I am undecided between floorstanding and bookshelf speakers (have bookshelf now, but could easily have room for floorstanding). I also do not have a working sub at this point.

The three major things the entertainment system is used for is TV, Gaming, and Movies. I am here to humbly seek advice on how to proceed. I am fairly flexible and open at this point to all idea’s. If I can replace the front three and have enough left for a small $150 sub, great, if not I am not too worried.

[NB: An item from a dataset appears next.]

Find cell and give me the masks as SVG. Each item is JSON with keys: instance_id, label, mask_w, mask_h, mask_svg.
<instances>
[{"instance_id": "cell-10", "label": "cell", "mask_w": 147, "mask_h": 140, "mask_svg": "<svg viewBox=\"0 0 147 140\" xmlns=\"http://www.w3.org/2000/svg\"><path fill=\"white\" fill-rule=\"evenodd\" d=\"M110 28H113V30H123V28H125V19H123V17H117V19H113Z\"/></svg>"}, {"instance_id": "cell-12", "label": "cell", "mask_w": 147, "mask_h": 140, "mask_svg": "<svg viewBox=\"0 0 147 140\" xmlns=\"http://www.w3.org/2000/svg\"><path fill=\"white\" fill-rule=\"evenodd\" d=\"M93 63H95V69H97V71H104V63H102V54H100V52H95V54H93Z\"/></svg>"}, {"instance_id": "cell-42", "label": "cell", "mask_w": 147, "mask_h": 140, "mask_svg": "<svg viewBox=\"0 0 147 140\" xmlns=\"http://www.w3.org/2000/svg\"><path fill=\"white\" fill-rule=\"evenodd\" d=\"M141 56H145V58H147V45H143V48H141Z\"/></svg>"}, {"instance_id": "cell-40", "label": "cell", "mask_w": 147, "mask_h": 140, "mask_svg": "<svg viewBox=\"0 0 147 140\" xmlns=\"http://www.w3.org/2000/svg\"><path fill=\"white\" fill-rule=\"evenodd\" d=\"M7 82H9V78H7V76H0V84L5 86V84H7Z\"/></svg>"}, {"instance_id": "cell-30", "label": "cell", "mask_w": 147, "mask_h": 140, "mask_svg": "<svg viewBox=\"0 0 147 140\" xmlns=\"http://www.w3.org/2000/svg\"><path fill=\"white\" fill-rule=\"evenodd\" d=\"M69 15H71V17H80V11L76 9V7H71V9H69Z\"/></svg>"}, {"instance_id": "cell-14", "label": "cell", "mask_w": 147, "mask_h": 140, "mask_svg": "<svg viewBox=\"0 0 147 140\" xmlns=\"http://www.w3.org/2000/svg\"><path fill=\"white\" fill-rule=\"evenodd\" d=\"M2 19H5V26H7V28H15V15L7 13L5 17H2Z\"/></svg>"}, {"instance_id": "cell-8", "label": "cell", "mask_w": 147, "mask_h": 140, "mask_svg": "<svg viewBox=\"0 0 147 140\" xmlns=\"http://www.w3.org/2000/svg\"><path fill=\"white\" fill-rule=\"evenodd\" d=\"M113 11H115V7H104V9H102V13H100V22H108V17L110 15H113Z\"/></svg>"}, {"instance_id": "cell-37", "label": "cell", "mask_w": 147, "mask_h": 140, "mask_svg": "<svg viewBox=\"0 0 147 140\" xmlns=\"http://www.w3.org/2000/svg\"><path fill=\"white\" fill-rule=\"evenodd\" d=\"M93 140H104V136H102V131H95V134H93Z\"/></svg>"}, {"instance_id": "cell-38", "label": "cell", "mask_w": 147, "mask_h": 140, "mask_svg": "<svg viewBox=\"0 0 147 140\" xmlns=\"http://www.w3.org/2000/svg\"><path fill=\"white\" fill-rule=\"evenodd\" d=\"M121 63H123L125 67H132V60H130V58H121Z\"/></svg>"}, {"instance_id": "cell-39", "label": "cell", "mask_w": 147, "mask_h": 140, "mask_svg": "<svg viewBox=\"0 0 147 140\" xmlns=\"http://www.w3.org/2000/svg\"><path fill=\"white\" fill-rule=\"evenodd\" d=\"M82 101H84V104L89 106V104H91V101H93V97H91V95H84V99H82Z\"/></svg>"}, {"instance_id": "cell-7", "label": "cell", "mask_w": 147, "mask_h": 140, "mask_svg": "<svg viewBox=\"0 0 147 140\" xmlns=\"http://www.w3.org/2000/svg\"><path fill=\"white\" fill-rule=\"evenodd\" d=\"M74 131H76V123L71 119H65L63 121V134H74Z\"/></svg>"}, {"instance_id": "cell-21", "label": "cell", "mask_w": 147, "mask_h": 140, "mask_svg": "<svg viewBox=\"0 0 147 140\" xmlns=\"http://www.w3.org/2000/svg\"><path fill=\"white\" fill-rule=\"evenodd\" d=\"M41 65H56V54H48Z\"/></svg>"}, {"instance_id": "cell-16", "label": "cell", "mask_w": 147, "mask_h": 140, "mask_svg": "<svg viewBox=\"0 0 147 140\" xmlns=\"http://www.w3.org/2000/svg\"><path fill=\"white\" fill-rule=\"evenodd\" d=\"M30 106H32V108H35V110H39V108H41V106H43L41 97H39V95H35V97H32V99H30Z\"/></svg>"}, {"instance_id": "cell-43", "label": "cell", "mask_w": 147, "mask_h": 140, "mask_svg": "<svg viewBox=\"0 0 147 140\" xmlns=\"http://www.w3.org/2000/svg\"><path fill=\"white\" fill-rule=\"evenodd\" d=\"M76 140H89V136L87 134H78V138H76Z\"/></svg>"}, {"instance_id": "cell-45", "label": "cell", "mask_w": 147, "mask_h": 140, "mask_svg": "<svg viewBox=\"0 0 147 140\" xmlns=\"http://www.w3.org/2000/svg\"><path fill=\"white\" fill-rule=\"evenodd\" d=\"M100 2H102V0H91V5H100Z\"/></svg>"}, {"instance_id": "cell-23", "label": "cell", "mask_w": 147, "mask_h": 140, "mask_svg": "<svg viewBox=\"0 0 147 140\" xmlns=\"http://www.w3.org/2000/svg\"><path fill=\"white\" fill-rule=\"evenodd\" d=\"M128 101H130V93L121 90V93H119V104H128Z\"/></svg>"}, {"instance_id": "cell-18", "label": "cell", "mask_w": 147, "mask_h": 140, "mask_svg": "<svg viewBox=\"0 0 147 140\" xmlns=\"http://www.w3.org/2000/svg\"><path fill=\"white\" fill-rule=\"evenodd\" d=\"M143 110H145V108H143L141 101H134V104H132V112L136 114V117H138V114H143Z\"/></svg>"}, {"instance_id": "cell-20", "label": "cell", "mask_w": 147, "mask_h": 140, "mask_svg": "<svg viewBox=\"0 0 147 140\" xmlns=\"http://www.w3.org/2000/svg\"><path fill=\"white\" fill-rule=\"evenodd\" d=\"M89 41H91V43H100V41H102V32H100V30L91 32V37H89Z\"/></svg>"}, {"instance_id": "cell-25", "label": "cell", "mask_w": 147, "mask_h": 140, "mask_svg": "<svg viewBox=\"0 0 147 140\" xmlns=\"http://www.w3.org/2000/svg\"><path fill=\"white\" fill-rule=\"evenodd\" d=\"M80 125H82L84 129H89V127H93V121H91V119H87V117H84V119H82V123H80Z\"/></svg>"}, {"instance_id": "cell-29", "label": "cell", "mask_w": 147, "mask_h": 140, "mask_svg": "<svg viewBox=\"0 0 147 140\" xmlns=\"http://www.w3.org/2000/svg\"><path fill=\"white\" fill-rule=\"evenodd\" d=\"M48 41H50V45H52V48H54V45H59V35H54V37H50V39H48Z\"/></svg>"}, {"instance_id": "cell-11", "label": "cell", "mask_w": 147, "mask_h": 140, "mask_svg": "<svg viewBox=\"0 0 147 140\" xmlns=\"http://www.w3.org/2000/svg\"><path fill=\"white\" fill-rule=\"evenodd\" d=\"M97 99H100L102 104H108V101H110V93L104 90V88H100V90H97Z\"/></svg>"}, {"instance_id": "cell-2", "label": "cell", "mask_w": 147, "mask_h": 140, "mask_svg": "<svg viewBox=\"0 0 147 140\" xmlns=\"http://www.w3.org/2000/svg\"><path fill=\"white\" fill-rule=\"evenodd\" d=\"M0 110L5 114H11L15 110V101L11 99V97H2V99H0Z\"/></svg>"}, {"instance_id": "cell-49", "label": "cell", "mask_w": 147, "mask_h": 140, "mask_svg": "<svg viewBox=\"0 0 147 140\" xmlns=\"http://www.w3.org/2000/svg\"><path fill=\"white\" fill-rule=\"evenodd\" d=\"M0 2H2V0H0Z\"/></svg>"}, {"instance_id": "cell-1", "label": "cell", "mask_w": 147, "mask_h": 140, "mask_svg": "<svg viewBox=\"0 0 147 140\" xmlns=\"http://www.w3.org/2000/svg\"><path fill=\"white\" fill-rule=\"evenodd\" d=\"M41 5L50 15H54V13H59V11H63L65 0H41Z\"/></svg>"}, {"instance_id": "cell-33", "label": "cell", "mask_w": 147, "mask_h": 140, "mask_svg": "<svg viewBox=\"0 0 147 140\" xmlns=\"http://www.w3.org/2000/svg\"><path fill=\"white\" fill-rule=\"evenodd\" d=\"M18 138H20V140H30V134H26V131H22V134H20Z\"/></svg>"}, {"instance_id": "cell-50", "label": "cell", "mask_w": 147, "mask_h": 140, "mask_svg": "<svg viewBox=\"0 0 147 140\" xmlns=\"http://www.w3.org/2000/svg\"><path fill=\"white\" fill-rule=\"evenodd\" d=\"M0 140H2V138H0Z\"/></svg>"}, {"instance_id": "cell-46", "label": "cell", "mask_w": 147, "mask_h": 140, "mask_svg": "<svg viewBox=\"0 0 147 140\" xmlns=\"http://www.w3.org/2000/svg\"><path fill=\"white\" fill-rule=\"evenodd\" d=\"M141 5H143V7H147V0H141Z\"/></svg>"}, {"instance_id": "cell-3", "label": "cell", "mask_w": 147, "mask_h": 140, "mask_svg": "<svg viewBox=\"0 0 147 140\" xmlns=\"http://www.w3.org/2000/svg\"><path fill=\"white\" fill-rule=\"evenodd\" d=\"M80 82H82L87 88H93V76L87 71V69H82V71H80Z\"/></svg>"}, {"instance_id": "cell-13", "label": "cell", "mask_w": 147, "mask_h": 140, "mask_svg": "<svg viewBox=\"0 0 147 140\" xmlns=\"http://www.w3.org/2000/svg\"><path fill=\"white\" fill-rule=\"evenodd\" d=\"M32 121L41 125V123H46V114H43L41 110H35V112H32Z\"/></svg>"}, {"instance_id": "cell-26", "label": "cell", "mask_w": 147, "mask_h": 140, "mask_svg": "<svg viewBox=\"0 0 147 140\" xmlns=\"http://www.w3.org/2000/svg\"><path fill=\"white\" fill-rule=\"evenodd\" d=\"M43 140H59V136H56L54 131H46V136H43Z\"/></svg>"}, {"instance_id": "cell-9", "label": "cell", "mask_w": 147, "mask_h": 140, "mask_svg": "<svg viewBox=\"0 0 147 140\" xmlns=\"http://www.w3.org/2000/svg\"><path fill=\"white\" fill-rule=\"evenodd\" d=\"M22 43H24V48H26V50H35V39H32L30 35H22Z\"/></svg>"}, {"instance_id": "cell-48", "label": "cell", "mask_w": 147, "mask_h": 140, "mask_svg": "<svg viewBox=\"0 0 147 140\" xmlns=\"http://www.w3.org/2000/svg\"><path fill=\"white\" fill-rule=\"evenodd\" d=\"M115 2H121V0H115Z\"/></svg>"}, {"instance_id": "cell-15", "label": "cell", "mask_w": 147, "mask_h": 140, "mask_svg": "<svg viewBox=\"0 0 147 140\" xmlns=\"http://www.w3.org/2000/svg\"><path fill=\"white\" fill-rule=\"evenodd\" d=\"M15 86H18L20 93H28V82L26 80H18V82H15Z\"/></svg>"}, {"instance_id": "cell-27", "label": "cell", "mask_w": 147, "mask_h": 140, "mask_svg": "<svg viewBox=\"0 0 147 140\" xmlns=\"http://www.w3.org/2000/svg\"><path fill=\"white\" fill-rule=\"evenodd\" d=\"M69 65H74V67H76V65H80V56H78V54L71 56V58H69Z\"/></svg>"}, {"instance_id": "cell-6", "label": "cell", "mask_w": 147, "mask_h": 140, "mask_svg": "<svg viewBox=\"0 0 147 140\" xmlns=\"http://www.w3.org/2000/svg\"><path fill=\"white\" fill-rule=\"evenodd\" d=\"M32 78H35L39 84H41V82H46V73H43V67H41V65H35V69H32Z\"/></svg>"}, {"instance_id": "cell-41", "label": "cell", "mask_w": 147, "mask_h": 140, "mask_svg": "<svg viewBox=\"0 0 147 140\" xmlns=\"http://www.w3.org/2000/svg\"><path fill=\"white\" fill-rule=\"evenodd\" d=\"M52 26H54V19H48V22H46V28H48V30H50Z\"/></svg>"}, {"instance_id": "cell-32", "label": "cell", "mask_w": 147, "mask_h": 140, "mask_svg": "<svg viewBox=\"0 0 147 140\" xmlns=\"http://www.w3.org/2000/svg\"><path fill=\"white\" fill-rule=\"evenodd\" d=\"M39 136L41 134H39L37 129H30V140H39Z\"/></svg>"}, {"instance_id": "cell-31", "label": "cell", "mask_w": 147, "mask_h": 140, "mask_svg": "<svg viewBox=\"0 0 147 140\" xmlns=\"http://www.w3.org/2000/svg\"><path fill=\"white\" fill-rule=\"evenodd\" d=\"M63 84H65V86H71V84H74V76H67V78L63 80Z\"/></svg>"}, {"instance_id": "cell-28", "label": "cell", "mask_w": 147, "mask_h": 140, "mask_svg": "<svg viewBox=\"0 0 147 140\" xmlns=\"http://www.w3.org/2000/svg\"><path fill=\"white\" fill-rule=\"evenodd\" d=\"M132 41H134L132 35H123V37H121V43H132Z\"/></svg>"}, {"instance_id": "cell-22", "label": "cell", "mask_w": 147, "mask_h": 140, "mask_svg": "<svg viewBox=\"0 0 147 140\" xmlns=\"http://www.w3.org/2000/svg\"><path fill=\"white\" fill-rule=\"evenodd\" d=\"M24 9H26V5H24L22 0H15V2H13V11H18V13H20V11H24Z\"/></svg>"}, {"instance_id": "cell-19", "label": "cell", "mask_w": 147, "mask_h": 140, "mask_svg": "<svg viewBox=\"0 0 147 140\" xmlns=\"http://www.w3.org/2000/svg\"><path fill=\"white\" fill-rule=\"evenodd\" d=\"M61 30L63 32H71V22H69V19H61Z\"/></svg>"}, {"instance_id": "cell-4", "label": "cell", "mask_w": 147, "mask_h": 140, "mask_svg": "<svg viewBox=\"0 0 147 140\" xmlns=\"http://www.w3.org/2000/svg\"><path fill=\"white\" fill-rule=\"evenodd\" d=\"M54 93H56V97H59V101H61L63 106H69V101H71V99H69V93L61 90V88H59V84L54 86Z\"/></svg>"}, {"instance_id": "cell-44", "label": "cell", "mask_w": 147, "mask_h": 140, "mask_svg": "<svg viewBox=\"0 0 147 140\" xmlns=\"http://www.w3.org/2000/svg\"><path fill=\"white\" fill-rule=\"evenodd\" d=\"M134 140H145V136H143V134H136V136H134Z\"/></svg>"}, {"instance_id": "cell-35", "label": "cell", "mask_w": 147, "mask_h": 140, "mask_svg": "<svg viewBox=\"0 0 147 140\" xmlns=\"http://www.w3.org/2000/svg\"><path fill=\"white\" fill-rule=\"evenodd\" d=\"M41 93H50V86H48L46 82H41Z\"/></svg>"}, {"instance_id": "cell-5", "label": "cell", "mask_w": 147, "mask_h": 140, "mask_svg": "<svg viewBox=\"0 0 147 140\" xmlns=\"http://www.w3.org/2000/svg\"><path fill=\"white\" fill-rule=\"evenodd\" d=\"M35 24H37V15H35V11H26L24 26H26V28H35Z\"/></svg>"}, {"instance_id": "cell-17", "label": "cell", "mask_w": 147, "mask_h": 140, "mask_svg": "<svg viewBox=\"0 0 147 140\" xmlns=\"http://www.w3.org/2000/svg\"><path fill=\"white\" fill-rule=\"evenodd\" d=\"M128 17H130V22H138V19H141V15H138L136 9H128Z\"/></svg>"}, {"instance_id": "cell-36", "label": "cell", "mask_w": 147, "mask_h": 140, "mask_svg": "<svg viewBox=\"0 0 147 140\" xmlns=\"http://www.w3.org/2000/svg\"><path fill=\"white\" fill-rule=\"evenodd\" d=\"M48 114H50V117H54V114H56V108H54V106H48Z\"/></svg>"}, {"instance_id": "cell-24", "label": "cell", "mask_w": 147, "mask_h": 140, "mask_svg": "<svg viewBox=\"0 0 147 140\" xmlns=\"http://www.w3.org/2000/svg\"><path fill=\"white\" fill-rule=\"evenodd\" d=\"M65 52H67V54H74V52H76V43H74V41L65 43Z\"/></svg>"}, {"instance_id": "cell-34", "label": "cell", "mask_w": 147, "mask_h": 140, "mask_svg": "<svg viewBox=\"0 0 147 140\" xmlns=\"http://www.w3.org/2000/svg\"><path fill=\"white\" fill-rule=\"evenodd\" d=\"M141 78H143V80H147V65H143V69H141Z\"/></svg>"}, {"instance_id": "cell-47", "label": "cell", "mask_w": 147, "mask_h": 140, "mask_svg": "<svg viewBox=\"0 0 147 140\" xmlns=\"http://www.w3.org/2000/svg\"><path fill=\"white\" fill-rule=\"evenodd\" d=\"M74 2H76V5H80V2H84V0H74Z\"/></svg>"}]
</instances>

Thoughts and advice on how to proceed?

Oh and for what it is worth the living room is fairly large with a vaulted ceiling as well as a half wall seperating the kitchen.

Help!
Azazael


----------



## tcarcio (Jun 27, 2007)

Some people use three of the same across the front but as long as you can get a center that matches up well with your fronts then you wil be fine. I saw these the other day and they are a good deal for the money if you want some towers. http://store.audioholics.com/product/2714/66381/emp-impression-e5ti-tower-speakers--black-pair- If you want a complete package deal that same company has a sale going on for complete speaker systems including sub that are in your area of budget. Welcome to the forum and good luck....:T


----------



## eugovector (Sep 4, 2006)

My favorite place for inexpensive, yet quality speakers is the Harman Kardon reseller on ebay (harmanaudio). Though the selection has dried up a little bit as of late, with a little determination, you should be able to put together a system from the Infinity Primus or "P" series. 3 matching across the front is great, but if your setup doesn't allow for that (using bookshelves as opposed to floor standing would make it easier) do make sure that you get a center speaker from the same series. If you're budget doesn't allow for a full system right now, start with 3 quality speakers across the front, and use inexpensive surrounds (if your current Aiwas wont work, check craigslist for a deal from a known brand under $50). Then, either buy better surrounds in the future, or buy better, yet matching fronts, and move your fronts to your surrounds.

For an inexpensive sub, I like the Elemental Designs subs. An A2-300 ($350) should give you enough oomph to get you started, even in a larger room.


----------



## the_diyr (Sep 16, 2009)

I love going to the pawn shops.. Usually they will have a really nice set of speakers all put away in a corner somewhere.. wha you have to do is find speakers that are not really attached to any other peice of equipment .. Walk in and tell the pawn people that you really wanted the whole set but you will offer them 20..or so for the 2 speakers.. It worked for me.. I got a nice pair of 10inch 3 way technics speakers for 15.00 I got a pair of pioneer surrounds for 10 and I got the infinity RSVIDEO center for 10.00 (+ refoam kit ) The pawn shop that I buy from has a whole corner of nice speakers I am working on the manager to let me have the whole lot of them for 100.00.. Best I can remember they have Infinty floor speakers, pioneer,Cerwin Vega and a really nice Klipsch Subwoofer and the about 10 or so various bookshelf speakers.. Or you could do waht I am thinking for my rear surrounds build your own .. Parts Express has a good deal on alot of Dayton Speakers ..


----------



## jackfish (Dec 27, 2006)

Two MTX Monitor 600i towers $300
One MTX Monitor 6c center $100
Two MTX Monitor 5i bookshelves $60
One Dayton SUB-120 HT Series 12" 150 Watt Powered Subwoofer $156
Total $616


----------